• _Activity_:
What you should give back is a precise copy of the lines below from the one containing "Kal Penn Comes Out As Gay" through the one containing "2nd image of", with no pictures.

-- Task data follows --

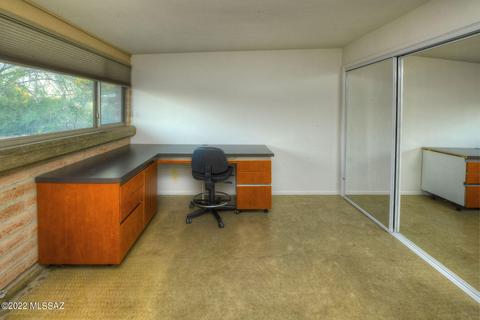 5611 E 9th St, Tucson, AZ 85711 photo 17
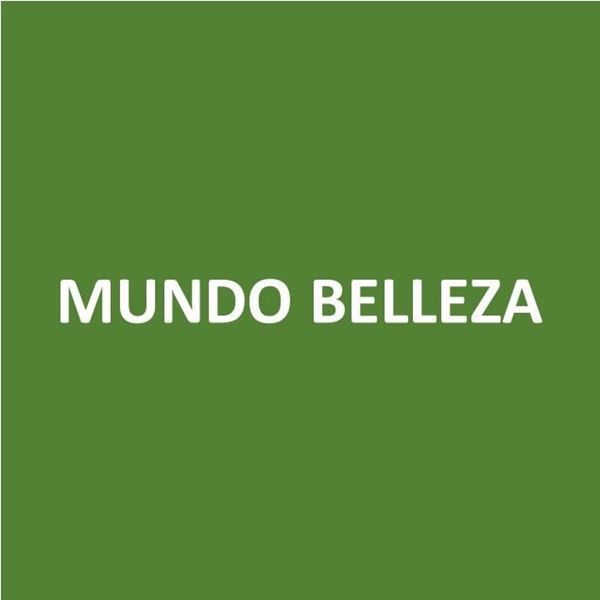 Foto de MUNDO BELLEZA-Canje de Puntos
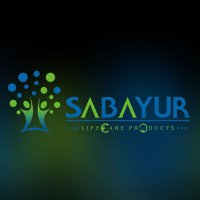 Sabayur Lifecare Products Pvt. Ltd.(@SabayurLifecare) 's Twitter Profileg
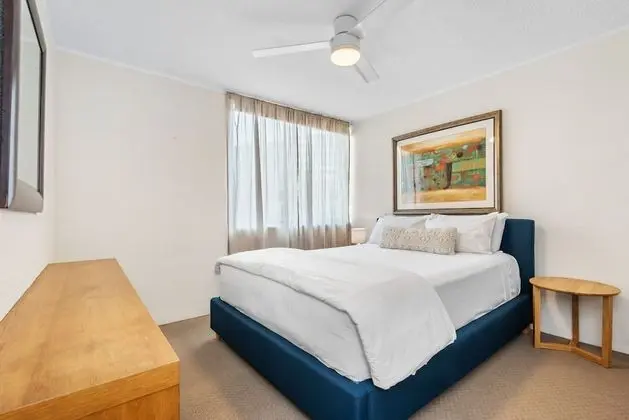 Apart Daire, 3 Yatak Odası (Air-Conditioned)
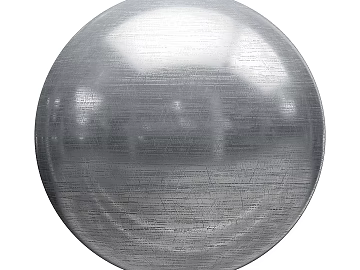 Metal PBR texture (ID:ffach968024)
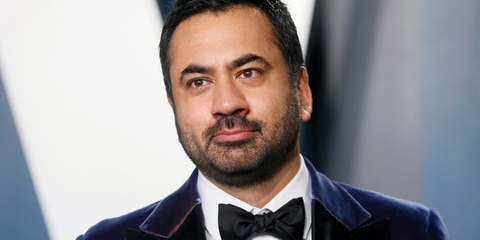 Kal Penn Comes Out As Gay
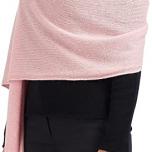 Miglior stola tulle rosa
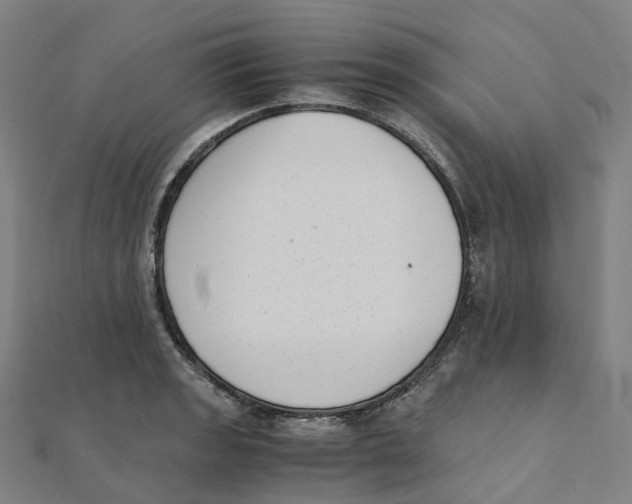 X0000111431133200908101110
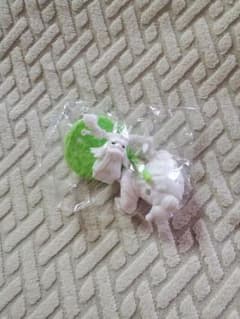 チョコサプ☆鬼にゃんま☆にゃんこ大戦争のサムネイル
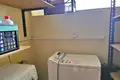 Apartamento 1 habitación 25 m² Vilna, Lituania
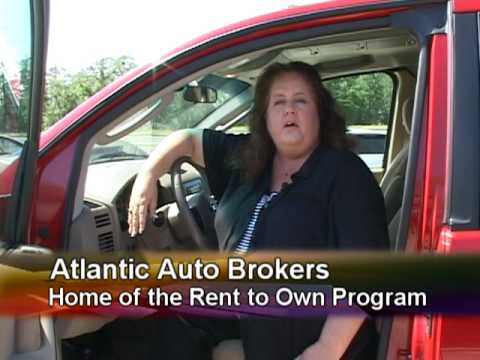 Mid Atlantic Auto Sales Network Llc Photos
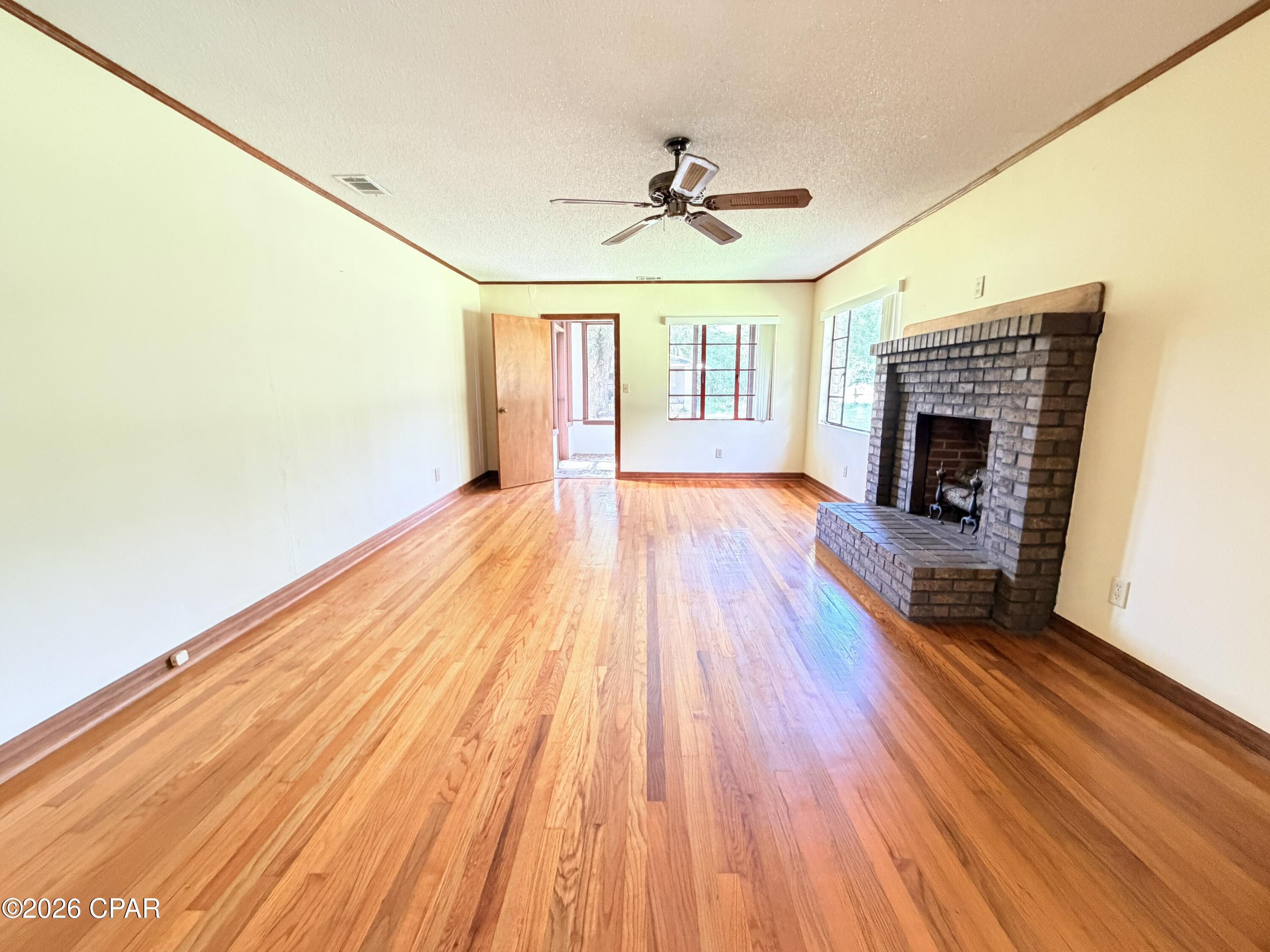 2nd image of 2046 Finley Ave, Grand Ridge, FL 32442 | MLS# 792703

-- Task data concluded --
-- Task data follows --

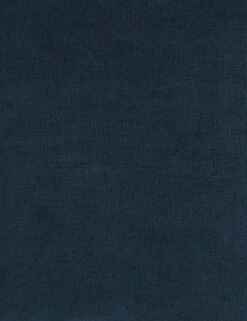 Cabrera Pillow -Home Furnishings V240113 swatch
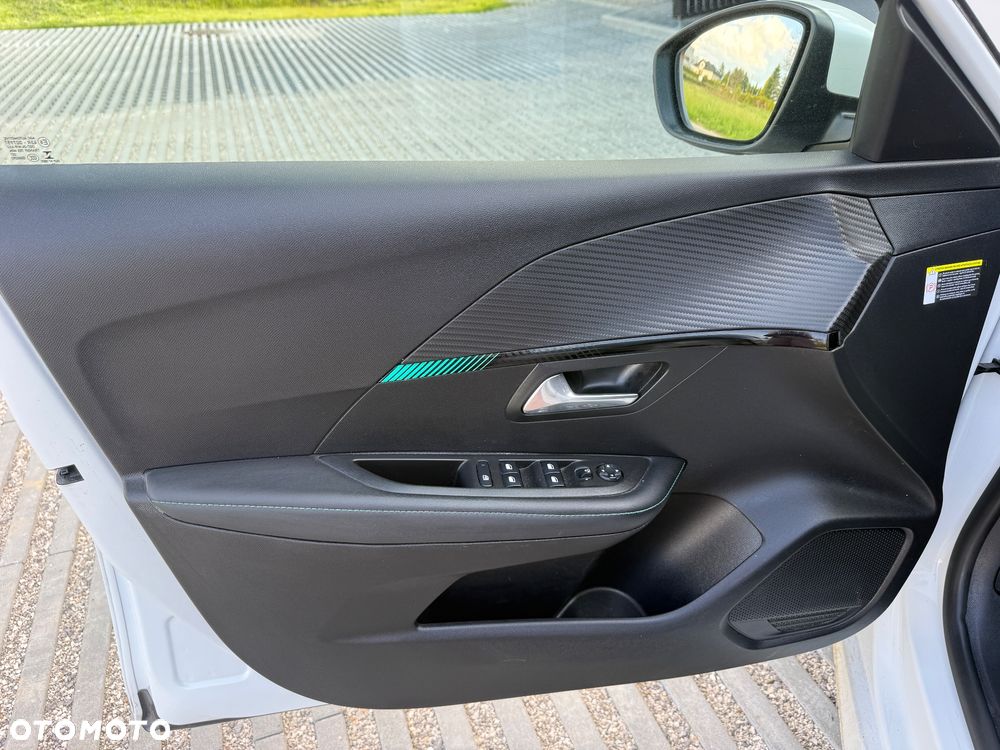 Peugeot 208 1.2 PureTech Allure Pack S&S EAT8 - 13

-- Task data concluded --

• _The answer_:
 Kal Penn Comes Out As Gay
 Miglior stola tulle rosa
 X0000111431133200908101110
 チョコサプ☆鬼にゃんま☆にゃんこ大戦争のサムネイル
 Apartamento 1 habitación 25 m² Vilna, Lituania
 Mid Atlantic Auto Sales Network Llc Photos
 2nd image of 2046 Finley Ave, Grand Ridge, FL 32442 | MLS# 792703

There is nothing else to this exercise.